• [POR HACER]
Por favor, resume en dos oraciones el fragmento sobre los impuestos de base amplia.

=== EXTRACTO DEL DOCUMENTO ===

Impuestos de base amplia. El aparato estatal nunca será sostenible mientras el peso de la recaudación recaiga sobre el 16 % de los asalariados o las 450 de las casi 65.000 empresas formales que, según el Observatorio de Mipymes de la UNED, existían en el 2015. Un estudio del Estado de la Nación y la Asamblea Legislativa detectó, en el 2016, la existencia de más de 1.290 normas de exoneración en la legislación costarricense, de las cuales al menos 350 están vigentes y son de naturaleza continua.

Las exoneraciones se deben limitar a casos de absoluta necesidad, y solo cuando no es posible diseñar un mejor mecanismo para ayudar a los sectores más desfavorecidos de la sociedad. Por ejemplo, para compensar el establecimiento del IVA a la canasta básica, sería mucho más eficaz eliminar los aranceles de importación que afectan a dichos bienes y los encarecen en mucho mayor proporción que el IVA.

La eliminación de las exoneraciones, de la mano de pocos impuestos de tasa baja y uniforme y mayor facilidad de administración, se traducirá en una mejora en la recaudación a la vez que se dinamiza la producción y se incrementa la competitividad del país.

=== DATOS PROPORCIONADOS ===

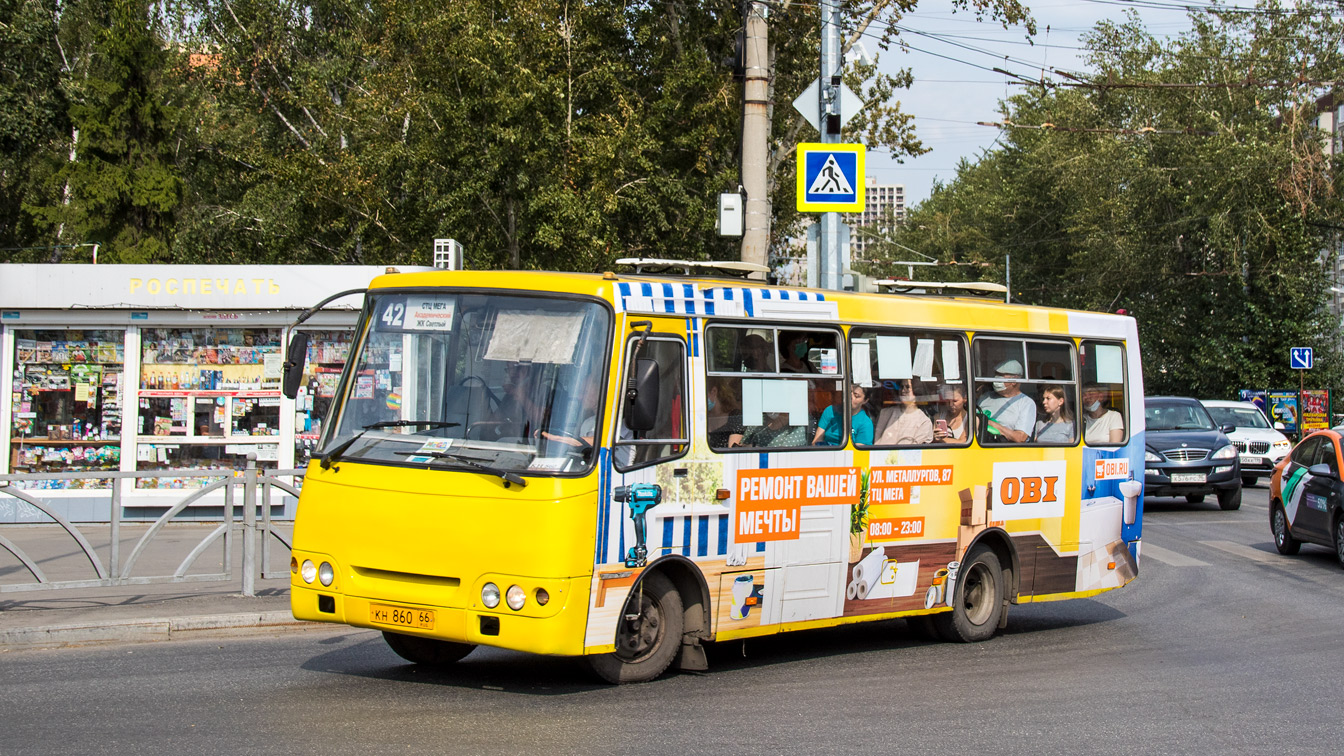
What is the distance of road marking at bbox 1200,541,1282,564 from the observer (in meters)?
17.1

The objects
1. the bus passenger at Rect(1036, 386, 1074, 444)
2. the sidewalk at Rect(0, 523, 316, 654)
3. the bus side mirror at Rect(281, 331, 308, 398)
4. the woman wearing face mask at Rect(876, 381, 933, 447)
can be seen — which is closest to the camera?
the bus side mirror at Rect(281, 331, 308, 398)

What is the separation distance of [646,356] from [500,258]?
21873 mm

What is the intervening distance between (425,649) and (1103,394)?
6203 mm

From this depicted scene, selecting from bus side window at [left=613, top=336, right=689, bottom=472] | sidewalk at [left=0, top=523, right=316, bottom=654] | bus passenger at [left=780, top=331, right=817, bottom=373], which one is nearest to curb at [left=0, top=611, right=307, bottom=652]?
sidewalk at [left=0, top=523, right=316, bottom=654]

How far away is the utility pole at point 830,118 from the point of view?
1573cm

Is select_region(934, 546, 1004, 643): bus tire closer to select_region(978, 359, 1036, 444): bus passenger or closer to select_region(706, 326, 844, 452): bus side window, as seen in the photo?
select_region(978, 359, 1036, 444): bus passenger

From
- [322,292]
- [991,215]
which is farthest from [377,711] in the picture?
[991,215]

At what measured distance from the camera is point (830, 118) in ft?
53.0

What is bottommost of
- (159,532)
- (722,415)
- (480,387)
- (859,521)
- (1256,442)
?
(159,532)

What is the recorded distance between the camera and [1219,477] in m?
23.5

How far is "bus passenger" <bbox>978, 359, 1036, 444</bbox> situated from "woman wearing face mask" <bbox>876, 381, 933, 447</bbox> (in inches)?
28.4

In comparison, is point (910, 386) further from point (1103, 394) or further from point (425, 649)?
point (425, 649)

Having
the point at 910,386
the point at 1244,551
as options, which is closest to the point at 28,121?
the point at 1244,551

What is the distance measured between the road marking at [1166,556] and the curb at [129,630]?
10.2 metres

===

• [PROBLEMA RESUELTO]
El fragmento sostiene que el aparato estatal no será sostenible mientras la recaudación recaiga sobre el 16 % de los asalariados o sobre 450 de las casi 65.000 empresas formales. También afirma que las exoneraciones, de las que en 2016 se detectaron más de 1.290 normas, deben limitarse a casos de absoluta necesidad, y que eliminarlas, junto con pocos impuestos de tasa baja y uniforme y de fácil administración, mejorará la recaudación, dinamizará la producción e incrementará la competitividad del país.